Our recent study, published in Frontiers in Public Health, aimed to answer several important questions pertinent to pandemic modelling.

First, can we establish a standardised metric to evaluate pandemic forecasting models? Second, what were the top-performing models during the four COVID-19 waves in the US, and how did they perform on the complete timeline? Third, are there specific categories or types of models that significantly outperform others? Fourth, how do model predictions fare with increased forecast horizons? Finally, how do these models compare against two simple baselines?

Not fit for policy framing

The main results of the study show that more than two-thirds of models fail to outperform a simple static case baseline, and one-third fail to outperform a simple linear trend forecast.

To analyse models, we first categorised them into epidemiological, machine learning, ensemble, hybrid and other approaches. Next, we compared estimates made by the models to the government-reported case numbers and with each other, as well as against two baselines wherein case counts remain static or follow a simple linear trend.

This comparison was conducted wave-wise and on the entire pandemic timeline, revealing that no single modelling approach consistently outperformed or was superior to others, and modelling errors increased over time.

What went wrong and how to fix it?

What went wrong and how do we bridge that gap? Enhanced data collection is crucial as modelling accuracy hinges on data availability, particularly during early outbreaks. Currently, models rely on case data from diverse reporting systems that vary by county and suffer from regional and temporal delays. Some counties, for example, may gather data over many days and make it public all at once, giving the impression of a sudden burst of cases. The lack of data can limit modelling accuracy in counties with less robust testing programs.
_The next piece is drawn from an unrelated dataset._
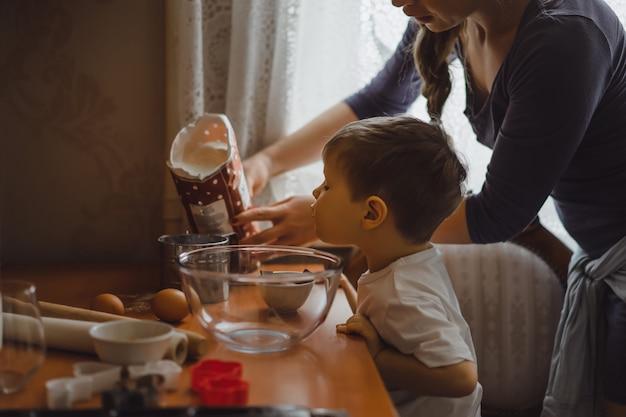 Il ragazzino in cucina aiuta la mamma a cucinare. il bambino è coinvolto nella cottura. Foto Gratuite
Also, these methods are not uniform between data collection groups, resulting in unpredictable errors. Standardising data formats could simplify data collection, reducing unpredictable errors.

Underlying biases in data, such as under-reporting, can produce predictable errors in model quality, requiring models to be adjusted to predict future erroneous reporting rather than actual case numbers. For example, the availability of rapid home test kits has led many individuals not to report test results to government databases. Serology data and excess mortality have identified such under-reporting.

Looking ahead

Even though enormous progress has been made, models still need to be better on various fronts, making more realistic assumptions on the effect the spread of multiple variants has on case numbers, immunity boosted by vaccination programs, the impact lockdowns have had, the presence of numerous virus variants, the rise of vaccination, the number of doses given to a patient, varying vaccination rates in different counties and varying lockdown mandates.

All these factors affect case numbers, which complicates the forecasting task. Even in the case of ensemble models, the study showed that these added individual model errors and thus did not show any significant difference in performance.

The model forecasting error in the U.S. CDC database increased each week from the time of prediction. In other words, the prediction accuracy declined the further they were made. At one week from the time of the forecast, the prediction errors of most models clustered just below 25% but increased to about 50% in four-week forecasting.

This suggests that current models may not provide sufficient lead time for health entities and governments to implement effective policies.

Accurate predictive modelling remains essential in combating future pandemics. However, the study raises concerns when a policy is formulated directly based on these models. Models with high errors in predictions might lead to the heterogeneous distribution of resources such as masks and ventilators, which may lead to a risk of unnecessary mortality.

Further, hosting these models on official public platforms of health organisations (including the U.S. CDC) risks giving them an official imprimatur. The study suggests that developing more sophisticated pandemic forecasting models should be a priority.